I love you both. *HUGS*


Chad
-"Sadly, she is no more. But her grave will bring new life"


----------



## smrobs (Jul 30, 2008)

Oh, honey. ((((HUGS)))) I feel your pain. I know it hurts but just remember that she is up in heaven now with other colts to play with and kids to spoil. She will be waiting for you in all her youthful glory when you get up there too.


----------



## BarneyBabby (Nov 18, 2008)

She so pretty. I know she has to be happier. It hurts I know. A horse from my barn who I have known sence i have been there (14 years) died a few weeks ago. When I was little and my sister didnt want me to ride with her she would throw me up on her. She was so sweet to me. I was there the day the BO got her and I was there the day she died in my arms. She put her head in my lap a few hours before and I sat there whispering to her.


----------



## reining girl (Jan 30, 2009)

o, that made me cry. She was a very pretty girl and you know that you gave her the best 5 years of her life.


----------



## Jubilee Rose (May 28, 2008)

Aww, sweetie ... I am so sorry. Jeannie lived a long, full life... longer than a lot of horses. I'm so glad she got to spend 5 wonderful years with you.

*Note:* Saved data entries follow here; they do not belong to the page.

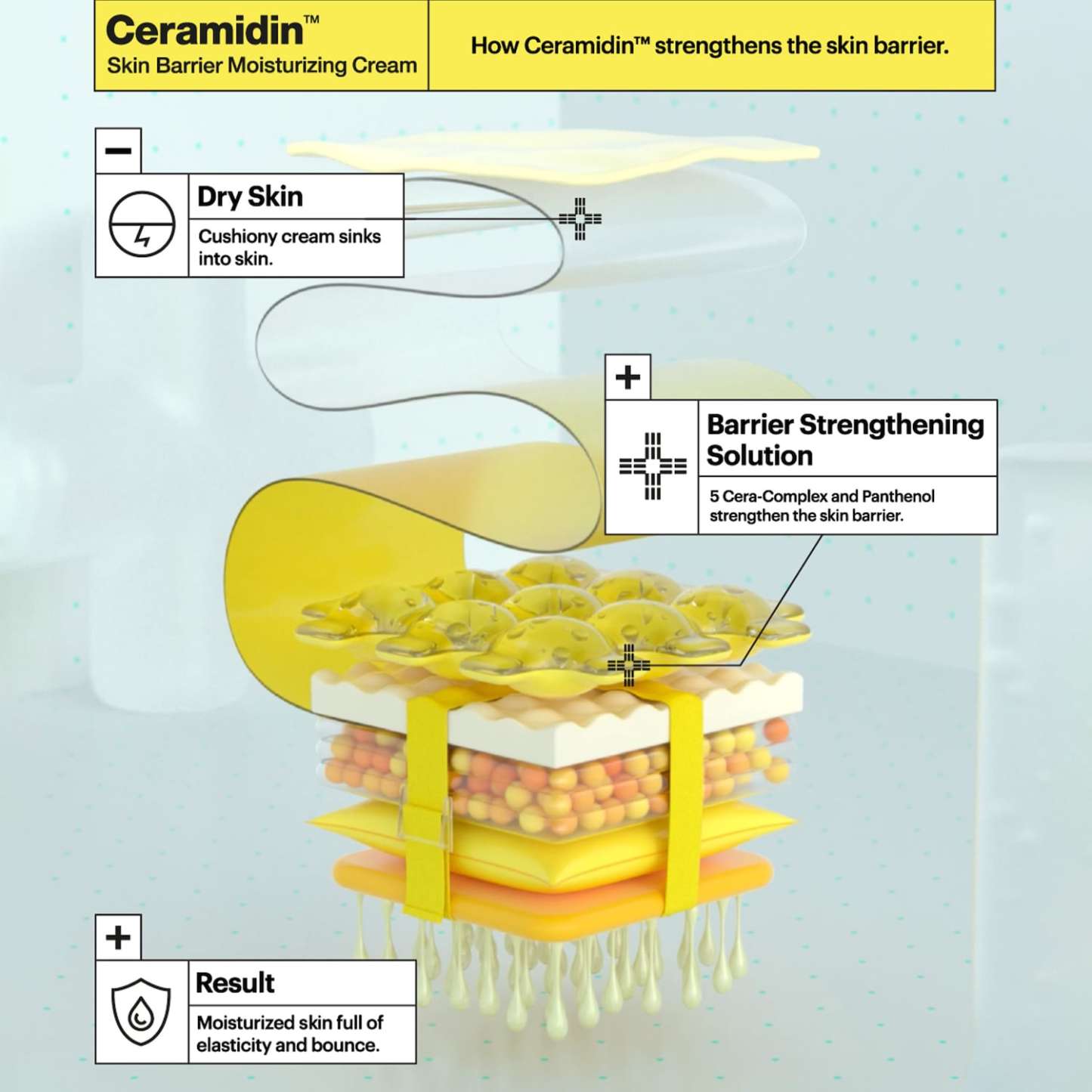 Ceramidin™
Skin Barrier Moisturizing Cream

How Ceramidin™ strengthens the skin barrier.

−

Dry Skin

Cushiony cream sinks into skin.

+

Barrier Strengthening Solution

5 Cera-Complex and Panthenol strengthen the skin barrier.

+

Result

Moisturized skin full of elasticity and bounce.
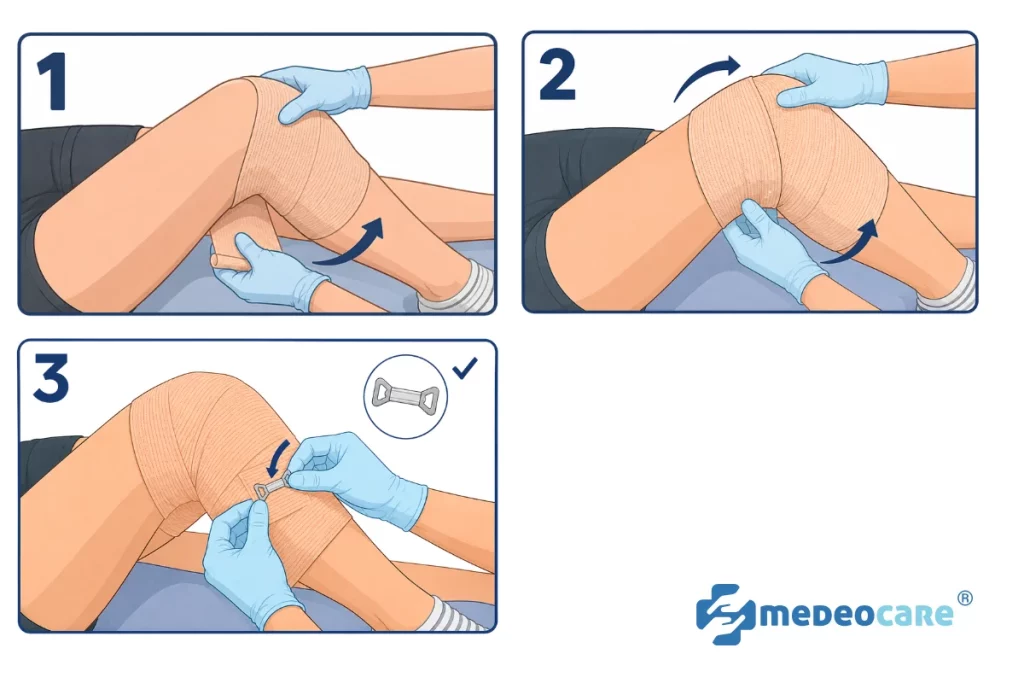 1

2

3

MEDEOCARE®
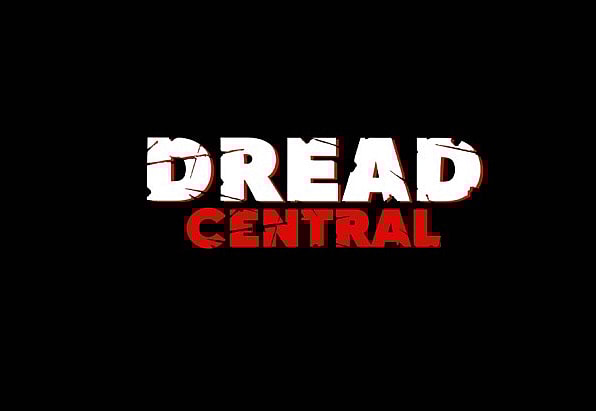 DREAD
CENTRAL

She was very much loved and will always be in your heart.

***Hugs***


----------



## Tayz (Jan 24, 2009)

awww...that's so sad.. I'm sorry for your loss


----------



## RockinTheBit07 (Jan 3, 2008)

Thanks everyone. I truely miss her. I still cant believe she is gone, i cant go and pet her, touch her face, kiss her, brush her, its just really really hard. I dont think i will ever get over it but i know in time it will get a little better...i hope. I got to see some pictures of Jean as a youngin and God she was absolutely gorgeous!!! She was a great jumper too. When i get copies of her i will post them. The fact that they put another horse in her stall not 24 hours after she was gone kinda made it worse for me, that horse does not deserve her stall!


----------



## NorthernMama (Mar 12, 2008)

I'm sorry for your loss. You had wonderful years together. Don't let her passing jade your love towards others, but spread it around all the more!


----------



## RockinTheBit07 (Jan 3, 2008)

Thanks, I am trying, its hard. I havent been thinking much of Jeannie, trying to move on but everywhere i look there is something that reminds me of her. Im a sensitive person and tend to take everything to heart (its a flaw i have!) but i saw putting a new horse in her stall offensive especially since the girl whos horse is there was like "guess what? Lily got a new stall, its Jeannies old one!" but she said it soo cheerful, it kind of hurt me, i cant explain it really, i know i sound stupid but its my feelings what am i gonna do? lol I have just stopped paying attention to that horse/stall. Hopefully I will have pics of Jeannie as a young bean tomorrow!!!


----------